In un certo senso aveva finito per diventare come Spione. Quando Cirocco voleva qualcosa da Spione, per indurlo a collaborare era costretta a torturarlo. E, nel corso degli anni, ogni volta che Gaby aveva incontrato Gene gli aveva portato via qualcosa… un orecchio, qualche dito, un testicolo. Gene era sempre immancabilmente guarito, solo che, a differenza di Cirocco e Gaby, gli erano rimaste le cicatrici.

— No, sul cavo no — rispose Gaby. — Non direttamente, intendo. Non è che quella cosa lo costringesse fisicamente. Però gli sussurrava paroline molto convincenti. E Gene si è ritrovato con una personalità schizofrenica. Ecco… credo che una certa propensione alla violenza ce l'avesse già, altrimenti, almeno all'inizio, quella cosa non sarebbe riuscita, da sola, a spingerlo in tale direzione. Poi, col passare del tempo, quel che Gene poteva pensare o non pensare, volere o non volere, non ha più avuto la minima importanza. In un certo senso, Gene se n'era andato. Sì, da questo punto di vista, il Gene che conoscevamo è morto ormai da parecchi anni.

Gaby sospirò, scosse la testa, quindi continuò.

— E ti dirò che ora mi sento persino imbarazzata a stargli qui davanti. Perché vedi, se c'è un vero miracolo, in questa storia, è proprio in lui, nella tenacia con cui ha resistito per tutto questo tempo.
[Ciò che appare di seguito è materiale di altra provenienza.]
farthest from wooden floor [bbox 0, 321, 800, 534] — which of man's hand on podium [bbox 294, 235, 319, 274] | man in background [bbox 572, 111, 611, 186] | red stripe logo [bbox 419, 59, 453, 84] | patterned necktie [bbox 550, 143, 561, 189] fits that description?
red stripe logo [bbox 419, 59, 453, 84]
Anche il solo fatto d'esser venuto qui… nell'unico luogo di tutta la ruota in cui Gea non guarda mai… Lei i suoi rapporti dalla talpa li riceve ancora, però finge che provengano da qualche altro luogo.

— E perché?

— Perché? Perché è pazza. E… anche per un altro motivo che vedrai fra poco.

Ricomparve Conal, ancora pallido in viso.
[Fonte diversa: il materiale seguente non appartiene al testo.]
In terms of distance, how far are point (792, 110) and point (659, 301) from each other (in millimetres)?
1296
— Ma che cosa gli ha fatto? — domandò, con voce controllata e al tempo stesso veemente.

Cirocco credette per un attimo che intendesse riferirsi a quel che aveva fatto lei. Ma Conal si rivolgeva a Gaby, e Gaby gli spiegò la natura e il senso e la durata della condizione di schiavitù cui Gea aveva condannato il suo avo. Conal ascoltò attento, in silenzio.

— Anche Calvin? — domandò a un tratto Cirocco.

— Sì, anche lui aveva il suo. Ma Finefischio se ne accorse e lo uccise quasi immediatamente. Non so com'abbia fatto. Finefischio non s'è mai preso la briga di raccontarcelo… e un po' gliene faccio una colpa, anche se mi rendo conto che le faccende umane non gl'interessano un bel nulla. — Fece una spallucciata. — Comunque è proprio a causa dell'uccisione del suo parassita, che adesso Calvin sta morendo.

— Chi è Calvin? — volle sapere Conal.

— Ricordi il tuo fumetto? — rispose Cirocco. — Be', lui era quello di pelle nera.

— Anche lui è ancora vivo?

— Sì. — Cirocco tornò a rivolgersi a Gaby. — E di Bill che mi sai dire?